WORK TO BE COMPLETED »
Please repeat word for word the part of the MassMutual article below that opens with the words "MassMutual's CIO says" and closes with "improve life insurance.".

QUOTED PASSAGE »
%%
MassMutual's CIO says a years-long data overhaul helped prepare his company for the AI boom

Sears Merritt

Shortly after joining MassMutual in 2013 as its first data scientist, Sears Merritt created a small team to figure out how data, machine learning, and other forms of artificial intelligence could improve life insurance.  

“A life insurance company, maybe to everyone’s surprise, is sitting on a wealth of information that no other business actually has access to,” says Merritt, who was promoted to chief information officer in 2022.

Merritt’s hiring signaled that 174-year-old MassMutual, ranked #102 on the Fortune 500, is focused on taking advantage of new AI technologies by revamping how it handles data. Merritt spent 36 months building an entirely new cloud-based data platform that would let MassMutual collect, store, organize, and ultimately leverage that data for AI.

“All the data that’s needed by things like generative AI, and any models that we created or bring in from outside providers, we integrate directly into that data platform,” adds Merritt.

To demonstrate the power of data science, Merritt and his team, within 18 months, created a mortality risk model. It factors in an individual’s medical history, wealth, and behaviors including physical activity, along with tobacco and alcohol consumption, plus other information, helping MassMutual manage underwriting risk and price policies appropriately. Because MassMutual is owned by its policyholders, and not shareholders, managing risk for each individual policy benefits the broader pool. 

“The focus that we paid in laying the groundwork and building a solid kind of data foundation has really, really paid off,” says Merritt.

More recently, and in just nine months, MassMutual created and deployed AI virtual assistants in parts of the business, supporting customer service representatives and financial professionals. The company says it's seeing early gains in worker productivity from the virtual assistants, which still require a human in the loop for all decisions.

In customer service, employees can use the AI to field questions about policies, including some that were created decades earlier. The ChatGPT-like interface has trimmed the response time by 10%, according to Merritt. There has also been a 5% reduction in the number of calls that financial advisors place into a contact center to get their questions answered.

“What we are positioning MassMutual to do is evolve itself such that the virtual assistants that we are building today become autonomous agents in the relatively near future,” says Merritt.
%%
EXCERPTED RECORDS »
%%
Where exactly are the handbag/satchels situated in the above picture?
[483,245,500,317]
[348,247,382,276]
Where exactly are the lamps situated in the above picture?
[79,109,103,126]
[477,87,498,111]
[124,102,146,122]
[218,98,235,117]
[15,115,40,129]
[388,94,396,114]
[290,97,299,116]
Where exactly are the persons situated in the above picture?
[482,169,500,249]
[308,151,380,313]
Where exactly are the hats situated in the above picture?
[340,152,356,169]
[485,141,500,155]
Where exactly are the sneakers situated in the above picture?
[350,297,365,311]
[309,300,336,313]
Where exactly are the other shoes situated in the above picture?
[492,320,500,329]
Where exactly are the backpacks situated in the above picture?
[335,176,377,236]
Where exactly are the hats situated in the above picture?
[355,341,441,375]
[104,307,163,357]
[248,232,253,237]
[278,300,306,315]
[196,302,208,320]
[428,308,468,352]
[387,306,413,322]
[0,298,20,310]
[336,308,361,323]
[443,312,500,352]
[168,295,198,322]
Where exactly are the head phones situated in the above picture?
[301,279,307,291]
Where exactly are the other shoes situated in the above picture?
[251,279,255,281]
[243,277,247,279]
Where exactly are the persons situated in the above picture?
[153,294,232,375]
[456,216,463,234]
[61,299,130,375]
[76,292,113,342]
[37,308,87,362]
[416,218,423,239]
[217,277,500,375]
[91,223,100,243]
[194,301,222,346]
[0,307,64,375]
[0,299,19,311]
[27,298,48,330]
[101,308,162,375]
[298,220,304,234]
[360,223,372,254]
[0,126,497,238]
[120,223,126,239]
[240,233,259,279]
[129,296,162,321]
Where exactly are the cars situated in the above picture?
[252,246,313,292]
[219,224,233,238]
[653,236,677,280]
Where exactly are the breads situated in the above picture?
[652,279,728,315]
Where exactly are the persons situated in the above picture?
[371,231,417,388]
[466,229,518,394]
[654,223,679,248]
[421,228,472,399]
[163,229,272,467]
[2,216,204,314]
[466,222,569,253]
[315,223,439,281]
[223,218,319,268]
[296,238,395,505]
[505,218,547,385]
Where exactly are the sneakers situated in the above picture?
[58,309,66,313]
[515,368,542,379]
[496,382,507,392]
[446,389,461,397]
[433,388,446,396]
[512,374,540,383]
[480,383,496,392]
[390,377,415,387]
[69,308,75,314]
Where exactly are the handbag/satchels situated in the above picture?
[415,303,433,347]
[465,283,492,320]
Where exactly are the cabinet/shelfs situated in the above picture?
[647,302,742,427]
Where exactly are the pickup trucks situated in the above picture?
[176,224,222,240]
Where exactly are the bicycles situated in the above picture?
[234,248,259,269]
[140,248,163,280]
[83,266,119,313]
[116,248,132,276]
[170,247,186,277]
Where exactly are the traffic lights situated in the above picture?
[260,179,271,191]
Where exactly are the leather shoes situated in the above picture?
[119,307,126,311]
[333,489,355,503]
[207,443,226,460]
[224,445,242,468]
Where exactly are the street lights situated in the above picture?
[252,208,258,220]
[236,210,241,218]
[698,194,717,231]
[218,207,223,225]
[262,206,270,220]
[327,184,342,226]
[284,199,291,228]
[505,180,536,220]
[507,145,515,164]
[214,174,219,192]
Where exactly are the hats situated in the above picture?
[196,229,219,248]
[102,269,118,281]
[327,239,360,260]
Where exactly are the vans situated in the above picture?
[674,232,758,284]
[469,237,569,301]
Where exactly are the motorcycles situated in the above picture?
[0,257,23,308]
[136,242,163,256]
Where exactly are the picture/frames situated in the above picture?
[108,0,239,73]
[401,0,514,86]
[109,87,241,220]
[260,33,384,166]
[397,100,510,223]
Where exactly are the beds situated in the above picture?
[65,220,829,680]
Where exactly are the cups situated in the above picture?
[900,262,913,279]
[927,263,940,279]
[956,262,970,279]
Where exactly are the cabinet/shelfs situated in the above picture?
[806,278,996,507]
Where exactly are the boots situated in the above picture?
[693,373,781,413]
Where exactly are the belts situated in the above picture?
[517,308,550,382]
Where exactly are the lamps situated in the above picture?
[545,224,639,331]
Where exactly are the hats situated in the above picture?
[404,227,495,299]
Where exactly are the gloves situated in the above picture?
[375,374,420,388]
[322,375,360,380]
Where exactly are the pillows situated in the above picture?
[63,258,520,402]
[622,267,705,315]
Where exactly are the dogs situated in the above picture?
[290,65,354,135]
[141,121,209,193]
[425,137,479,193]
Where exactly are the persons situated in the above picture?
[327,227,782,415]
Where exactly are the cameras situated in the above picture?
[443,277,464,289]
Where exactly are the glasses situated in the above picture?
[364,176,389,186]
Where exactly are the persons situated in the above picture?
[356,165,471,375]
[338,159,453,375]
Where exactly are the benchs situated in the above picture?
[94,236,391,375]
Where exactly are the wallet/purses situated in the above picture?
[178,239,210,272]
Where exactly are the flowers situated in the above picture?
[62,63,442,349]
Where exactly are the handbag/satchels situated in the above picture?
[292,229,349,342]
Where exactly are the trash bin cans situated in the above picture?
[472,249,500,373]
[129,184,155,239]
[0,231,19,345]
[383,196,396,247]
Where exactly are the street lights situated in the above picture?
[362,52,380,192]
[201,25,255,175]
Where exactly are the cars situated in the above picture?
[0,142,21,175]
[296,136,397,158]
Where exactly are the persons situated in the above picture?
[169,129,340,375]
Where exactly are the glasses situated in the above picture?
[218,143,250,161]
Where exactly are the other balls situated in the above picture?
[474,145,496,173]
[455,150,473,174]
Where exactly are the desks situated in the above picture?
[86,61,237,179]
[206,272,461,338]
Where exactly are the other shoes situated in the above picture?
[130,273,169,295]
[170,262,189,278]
%%
SOLUTION FOR THIS PROBLEM »
MassMutual's CIO says a years-long data overhaul helped prepare his company for the AI boom

Sears Merritt

Shortly after joining MassMutual in 2013 as its first data scientist, Sears Merritt created a small team to figure out how data, machine learning, and other forms of artificial intelligence could improve life insurance.